The problem:
I've hit what might be a dead-end. If it is true, I would like to show that for $c \in (0,1)$ and $1 \leq k \leq J$, the sum $$ \sum_{j=k}^J jc^{1-j-k} = \sum_{n=1}^{J+1-k} (k-n-1) c^{n} $$ has an upper bound that is independent of $k$. I tried the lazy approach of letting $J \to \infty$, but that doesn't seem to work. Any input here would be appreciated.
The context: This is for a PDE course where we are dabbling in functional analysis. I am trying to show that the spectrum of the right-shift operator on $\ell^2$ is $\{\lambda:|\lambda| \leq 1\}$, and this summation comes from the $|\lambda|>1$ case. We have not established the notion of an operator norm so I would prefer to avoid using it, though I am well aware it makes quick work of this part of the problem.

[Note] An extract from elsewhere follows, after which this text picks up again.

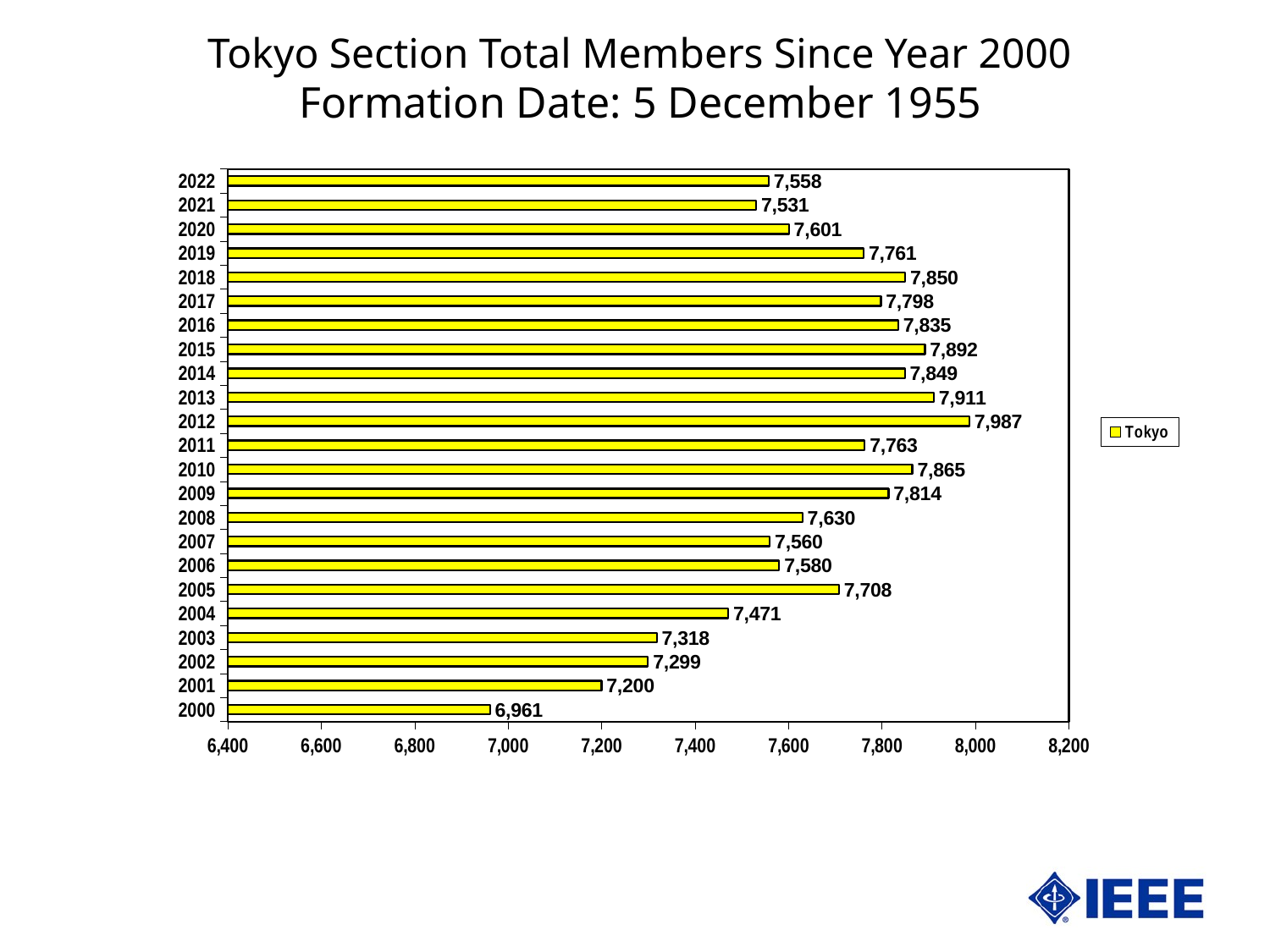
Which year had more members, 2018 or 2019? 2018 What series name does the legend show? Tokyo How many years are shown on the chart? 23 What was the Tokyo Section total membership in 2000? 6,961 What was the Tokyo Section total membership in 2012? 7,987 Which year had the lowest total membership? 2000 What was the Tokyo Section total membership in 2022? 7,558 What kind of chart is shown on the slide? Bar chart Is the value for 2004 greater or less than 7,400? greater What is the difference in membership between 2012 and 2000? 1,026 Which year had the highest total membership? 2012 What is the difference in membership between 2022 and 2021? 27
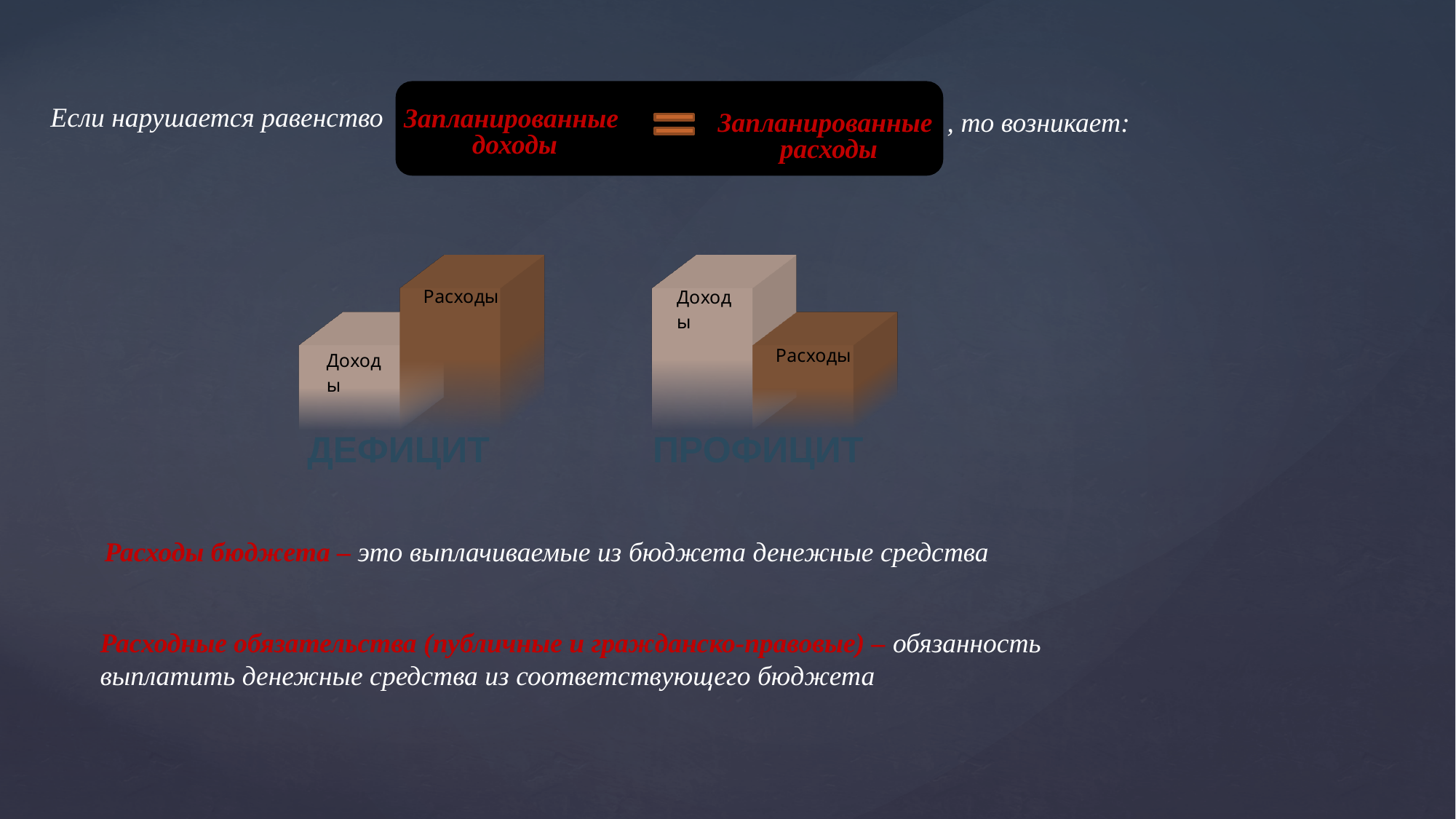
How many bars are shown in the ДЕФИЦИТ chart? 2 In the ПРОФИЦИТ chart, which bar is taller, Доходы or Расходы? Доходы What is the label under the right chart? ПРОФИЦИТ In the ПРОФИЦИТ chart, which bar is the lowest? Расходы How many charts are shown on the slide? 1 How many bars are shown in the ПРОФИЦИТ chart? 2 In the ДЕФИЦИТ chart, which bar is the lowest? Доходы What kind of chart is the ДЕФИЦИТ chart? Bar chart In the ПРОФИЦИТ chart, which bar is the highest? Доходы In the ДЕФИЦИТ chart, which bar is taller, Доходы or Расходы? Расходы What is the label under the left chart? ДЕФИЦИТ In the ДЕФИЦИТ chart, which bar is the highest? Расходы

If $0 < c < 1$ then $1/c > 1$, so if $1 \leq k \leq J$ we have
$$ \begin{align} \sum_{j=k}^J jc^{k - j - 1} &= \sum_{j=k}^J j \left(\frac{1}{c}\right)^{1+j-k} \\ &\leq \sum_{j=k}^J j \left(\frac{1}{c}\right)^{1+j-1} \\ &\leq \sum_{j=1}^J j \left(\frac{1}{c}\right)^{j}. \end{align} $$
The first inequality holds holds because the map $x \mapsto \left(\frac{1}{c}\right)^x$ is increasing.